Hint: Here, we will first find the semi perimeter of the triangle, that is, \[s = \dfrac{{a + b + c}}{2}\]. Then use the heron’s formula of area of the triangle is \[Area = \sqrt {s\left( {s - a} \right)\left( {s - b} \right)\left( {s - c} \right)} \], where \[s\] is the semi perimeter of the triangle and \[a\], \[b\] and \[c\] are the sides of the triangle. Apply this formula to the area of the triangle, and then use the given sides to find the required value.

Complete step-by-step answer:
We are given the sides of a triangle are 5, 12 and 13.
We know that the semi perimeter of the circle is calculated by dividing the sum of three sides by 2, that is, \[s = \dfrac{{a + b + c}}{2}\].
We will find the values of \[a\], \[b\] and \[c\] are the sides of the triangle.
\[a = 5\]
\[b = 12\]
\[c = 13\]
We will now substitute these values in the above formula to find the semi perimeter of the given triangle.
\[
   \Rightarrow s = \dfrac{{5 + 12 + 13}}{2} \\
   \Rightarrow s = \dfrac{{30}}{2} \\
   \Rightarrow s = 15 \\
 \]
We know that the area of the triangle is calculated by\[Area = \sqrt {s\left( {s - a} \right)\left( {s - b} \right)\left( {s - c} \right)} \], where \[s\] is the semi perimeter of the triangle and \[a\], \[b\] and \[c\] are the three sides of the triangle.

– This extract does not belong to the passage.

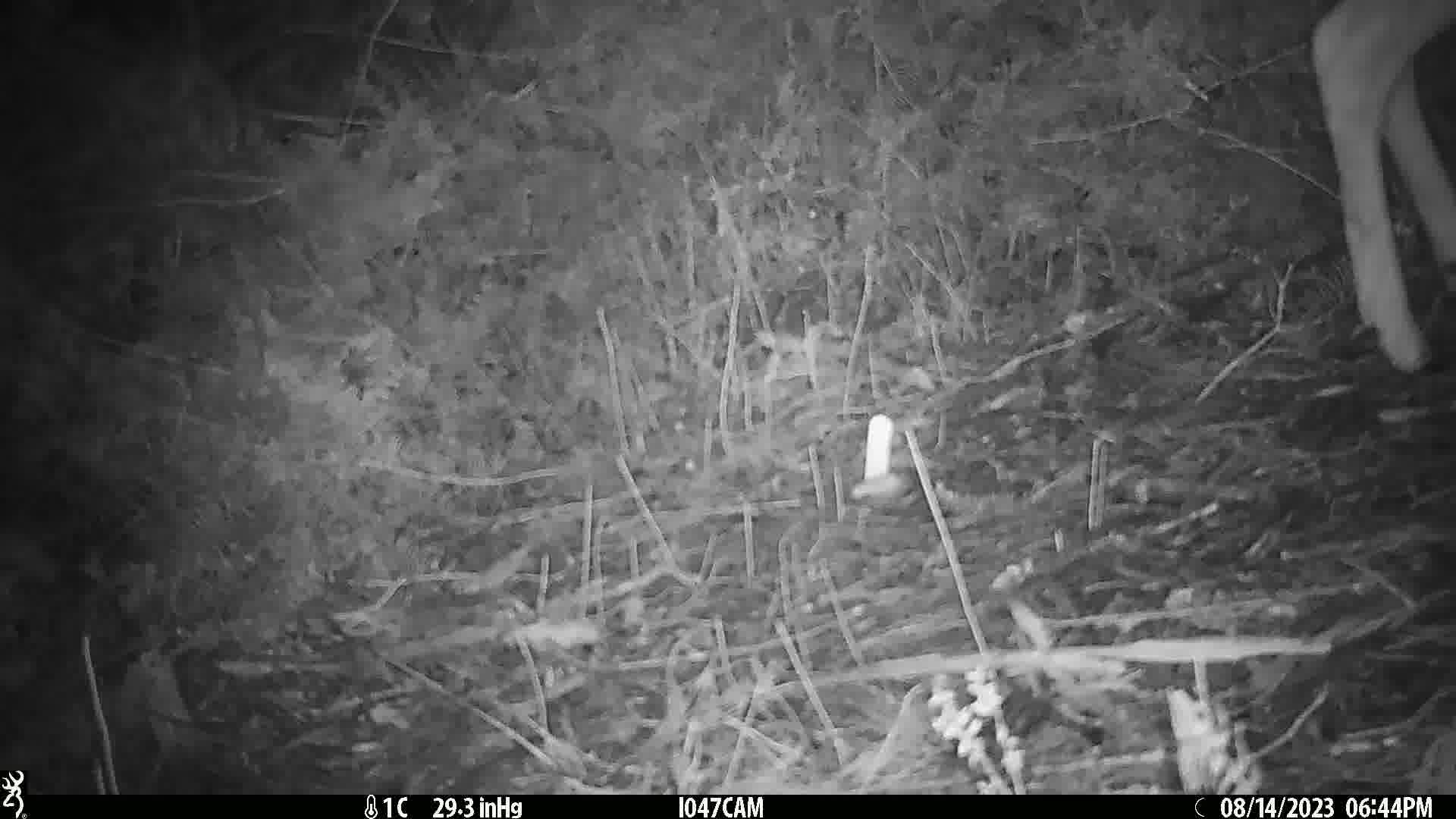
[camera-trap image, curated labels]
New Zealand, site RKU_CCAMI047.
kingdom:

Substituting these values of the semi perimeter of the triangle and the sides of the triangle \[a\], \[b\] and \[c\] in the above formula of area of the triangle, we get
\[
  Area = \sqrt {15\left( {15 - 5} \right)\left( {15 - 12} \right)\left( {15 - 13} \right)} \\
   = \sqrt {15 \times 10 \times 3 \times 2} \\
   = \sqrt {900} \\
   = 30 \\
 \]
Thus, the area of the triangle is \[30 \].

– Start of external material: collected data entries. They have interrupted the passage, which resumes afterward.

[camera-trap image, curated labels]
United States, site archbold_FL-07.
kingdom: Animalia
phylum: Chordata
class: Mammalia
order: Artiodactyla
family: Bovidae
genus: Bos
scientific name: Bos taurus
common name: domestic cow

Note: In solving these types of questions, Heron’s formula should be used to compute the area of a triangle where sides of the triangle are given. Students can also find the area of triangle of using the formula, \[{\text{Area}} = \dfrac{1}{2} \times {\text{base}} \times {\text{height}}\], but this way could take a little longer as we have to find the height of the triangle first.